[Collected data entries]
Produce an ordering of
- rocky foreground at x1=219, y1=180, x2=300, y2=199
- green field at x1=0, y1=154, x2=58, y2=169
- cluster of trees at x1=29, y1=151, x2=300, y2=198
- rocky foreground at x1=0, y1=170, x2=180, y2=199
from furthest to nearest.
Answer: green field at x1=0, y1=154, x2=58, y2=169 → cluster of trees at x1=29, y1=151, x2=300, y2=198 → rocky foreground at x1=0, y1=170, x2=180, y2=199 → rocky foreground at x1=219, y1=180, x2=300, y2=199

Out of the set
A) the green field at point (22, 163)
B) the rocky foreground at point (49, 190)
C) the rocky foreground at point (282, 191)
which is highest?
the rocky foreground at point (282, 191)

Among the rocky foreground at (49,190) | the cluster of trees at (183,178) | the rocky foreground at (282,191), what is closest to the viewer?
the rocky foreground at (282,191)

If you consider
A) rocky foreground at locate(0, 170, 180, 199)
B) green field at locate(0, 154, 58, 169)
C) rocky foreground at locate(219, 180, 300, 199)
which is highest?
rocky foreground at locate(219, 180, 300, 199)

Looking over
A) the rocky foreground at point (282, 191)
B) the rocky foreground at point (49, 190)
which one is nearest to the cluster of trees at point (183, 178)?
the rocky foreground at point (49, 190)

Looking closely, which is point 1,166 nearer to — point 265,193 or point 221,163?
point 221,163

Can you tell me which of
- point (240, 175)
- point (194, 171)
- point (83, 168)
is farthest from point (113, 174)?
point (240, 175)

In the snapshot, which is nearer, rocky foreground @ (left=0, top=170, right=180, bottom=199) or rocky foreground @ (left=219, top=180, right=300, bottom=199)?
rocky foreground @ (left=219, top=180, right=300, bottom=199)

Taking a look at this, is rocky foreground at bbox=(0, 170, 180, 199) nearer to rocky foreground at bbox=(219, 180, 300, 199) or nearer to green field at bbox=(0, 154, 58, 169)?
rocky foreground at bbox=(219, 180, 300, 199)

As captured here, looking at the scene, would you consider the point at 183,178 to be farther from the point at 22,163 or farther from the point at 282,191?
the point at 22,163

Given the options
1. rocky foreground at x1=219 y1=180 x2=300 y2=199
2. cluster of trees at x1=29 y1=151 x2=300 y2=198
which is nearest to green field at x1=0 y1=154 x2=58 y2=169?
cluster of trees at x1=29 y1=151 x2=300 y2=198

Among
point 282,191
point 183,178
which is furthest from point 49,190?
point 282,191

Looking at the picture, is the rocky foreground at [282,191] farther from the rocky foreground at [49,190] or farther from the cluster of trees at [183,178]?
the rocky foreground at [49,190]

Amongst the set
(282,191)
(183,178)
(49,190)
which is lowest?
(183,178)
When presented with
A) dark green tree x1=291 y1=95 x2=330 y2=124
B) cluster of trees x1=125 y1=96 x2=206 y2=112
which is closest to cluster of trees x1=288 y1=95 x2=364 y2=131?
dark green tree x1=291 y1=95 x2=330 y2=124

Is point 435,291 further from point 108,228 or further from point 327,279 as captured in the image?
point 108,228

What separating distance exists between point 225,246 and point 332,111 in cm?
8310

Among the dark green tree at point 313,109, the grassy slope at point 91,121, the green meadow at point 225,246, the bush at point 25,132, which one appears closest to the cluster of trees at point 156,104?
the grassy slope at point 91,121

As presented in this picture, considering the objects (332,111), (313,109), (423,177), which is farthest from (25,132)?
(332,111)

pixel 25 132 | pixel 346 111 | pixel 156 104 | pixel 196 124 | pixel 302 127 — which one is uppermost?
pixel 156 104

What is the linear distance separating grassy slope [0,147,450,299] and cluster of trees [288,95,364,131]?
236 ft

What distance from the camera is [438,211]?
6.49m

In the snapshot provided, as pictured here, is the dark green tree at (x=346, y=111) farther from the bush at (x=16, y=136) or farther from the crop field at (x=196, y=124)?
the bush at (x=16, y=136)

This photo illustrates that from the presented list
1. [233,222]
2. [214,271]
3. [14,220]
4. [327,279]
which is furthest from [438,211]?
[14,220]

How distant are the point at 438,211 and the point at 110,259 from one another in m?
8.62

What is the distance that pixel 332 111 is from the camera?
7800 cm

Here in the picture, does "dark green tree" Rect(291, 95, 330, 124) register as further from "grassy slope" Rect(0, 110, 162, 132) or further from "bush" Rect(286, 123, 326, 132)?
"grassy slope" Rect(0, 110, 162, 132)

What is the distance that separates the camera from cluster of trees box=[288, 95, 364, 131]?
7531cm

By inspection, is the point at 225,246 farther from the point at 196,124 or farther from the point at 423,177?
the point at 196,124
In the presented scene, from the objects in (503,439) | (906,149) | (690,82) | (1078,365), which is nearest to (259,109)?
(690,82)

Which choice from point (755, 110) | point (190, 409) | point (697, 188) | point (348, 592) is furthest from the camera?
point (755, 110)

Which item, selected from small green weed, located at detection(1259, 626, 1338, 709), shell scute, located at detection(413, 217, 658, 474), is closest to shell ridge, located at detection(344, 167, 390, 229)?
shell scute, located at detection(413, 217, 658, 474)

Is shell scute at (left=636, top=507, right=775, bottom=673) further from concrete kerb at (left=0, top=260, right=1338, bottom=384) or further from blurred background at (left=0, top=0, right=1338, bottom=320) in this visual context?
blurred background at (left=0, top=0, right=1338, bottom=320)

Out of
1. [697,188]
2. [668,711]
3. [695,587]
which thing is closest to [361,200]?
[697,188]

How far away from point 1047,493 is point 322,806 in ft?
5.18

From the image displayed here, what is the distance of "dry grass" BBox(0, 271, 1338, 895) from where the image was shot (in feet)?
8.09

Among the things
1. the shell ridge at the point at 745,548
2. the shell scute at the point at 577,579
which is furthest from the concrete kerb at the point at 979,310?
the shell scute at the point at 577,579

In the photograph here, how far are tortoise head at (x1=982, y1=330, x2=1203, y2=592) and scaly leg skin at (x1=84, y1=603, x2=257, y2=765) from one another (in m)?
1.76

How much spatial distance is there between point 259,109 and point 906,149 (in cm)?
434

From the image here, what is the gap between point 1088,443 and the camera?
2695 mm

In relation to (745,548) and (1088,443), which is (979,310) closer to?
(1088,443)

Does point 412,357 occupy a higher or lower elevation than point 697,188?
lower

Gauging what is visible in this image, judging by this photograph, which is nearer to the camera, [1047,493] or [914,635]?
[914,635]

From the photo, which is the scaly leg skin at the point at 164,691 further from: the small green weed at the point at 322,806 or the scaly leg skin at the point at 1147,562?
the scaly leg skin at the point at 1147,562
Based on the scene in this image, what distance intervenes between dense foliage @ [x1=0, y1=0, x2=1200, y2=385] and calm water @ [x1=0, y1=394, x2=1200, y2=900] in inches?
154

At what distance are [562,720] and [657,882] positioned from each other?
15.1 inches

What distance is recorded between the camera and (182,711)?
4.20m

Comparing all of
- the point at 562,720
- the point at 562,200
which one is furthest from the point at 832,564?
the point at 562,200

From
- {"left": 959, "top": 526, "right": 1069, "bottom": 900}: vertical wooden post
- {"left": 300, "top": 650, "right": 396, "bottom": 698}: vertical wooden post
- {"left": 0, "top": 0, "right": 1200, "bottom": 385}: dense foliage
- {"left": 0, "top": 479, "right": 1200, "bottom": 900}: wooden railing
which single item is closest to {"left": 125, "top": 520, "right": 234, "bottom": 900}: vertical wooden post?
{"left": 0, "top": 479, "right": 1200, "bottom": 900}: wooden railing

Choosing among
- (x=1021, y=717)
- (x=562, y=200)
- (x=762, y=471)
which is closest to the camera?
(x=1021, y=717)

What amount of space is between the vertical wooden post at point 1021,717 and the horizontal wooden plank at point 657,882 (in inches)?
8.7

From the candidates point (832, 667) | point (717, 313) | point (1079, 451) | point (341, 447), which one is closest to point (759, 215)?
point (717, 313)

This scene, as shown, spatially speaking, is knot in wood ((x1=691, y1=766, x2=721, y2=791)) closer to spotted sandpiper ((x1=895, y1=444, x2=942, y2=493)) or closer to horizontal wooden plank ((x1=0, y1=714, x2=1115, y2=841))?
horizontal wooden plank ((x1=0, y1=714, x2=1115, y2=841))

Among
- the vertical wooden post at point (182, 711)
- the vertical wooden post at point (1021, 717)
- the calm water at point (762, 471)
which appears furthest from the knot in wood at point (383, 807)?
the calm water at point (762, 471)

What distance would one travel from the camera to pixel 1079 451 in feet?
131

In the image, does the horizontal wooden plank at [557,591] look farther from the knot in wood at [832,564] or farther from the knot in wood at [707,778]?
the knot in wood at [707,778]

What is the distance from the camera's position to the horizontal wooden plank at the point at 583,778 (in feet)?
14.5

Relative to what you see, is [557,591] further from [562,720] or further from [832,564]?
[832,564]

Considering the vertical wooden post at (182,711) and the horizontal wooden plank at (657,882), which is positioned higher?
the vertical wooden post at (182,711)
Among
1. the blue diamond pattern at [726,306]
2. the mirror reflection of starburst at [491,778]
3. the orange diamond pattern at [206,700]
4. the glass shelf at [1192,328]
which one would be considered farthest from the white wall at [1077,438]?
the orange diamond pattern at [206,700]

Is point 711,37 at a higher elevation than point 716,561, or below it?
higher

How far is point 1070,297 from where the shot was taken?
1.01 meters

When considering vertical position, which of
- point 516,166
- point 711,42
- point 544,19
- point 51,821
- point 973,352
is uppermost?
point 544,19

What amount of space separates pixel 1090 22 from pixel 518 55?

— GOAL OF THE EXERCISE —
Copy everything from the start of the data down to the line containing "from furthest to nearest.", substituting "grove of trees" for "cluster of trees" and leaving the rest unchanged.

— SOLUTION TO THE EXERCISE —
Produce an ordering of
- rocky foreground at x1=219, y1=180, x2=300, y2=199
- green field at x1=0, y1=154, x2=58, y2=169
- grove of trees at x1=29, y1=151, x2=300, y2=198
- rocky foreground at x1=0, y1=170, x2=180, y2=199
from furthest to nearest.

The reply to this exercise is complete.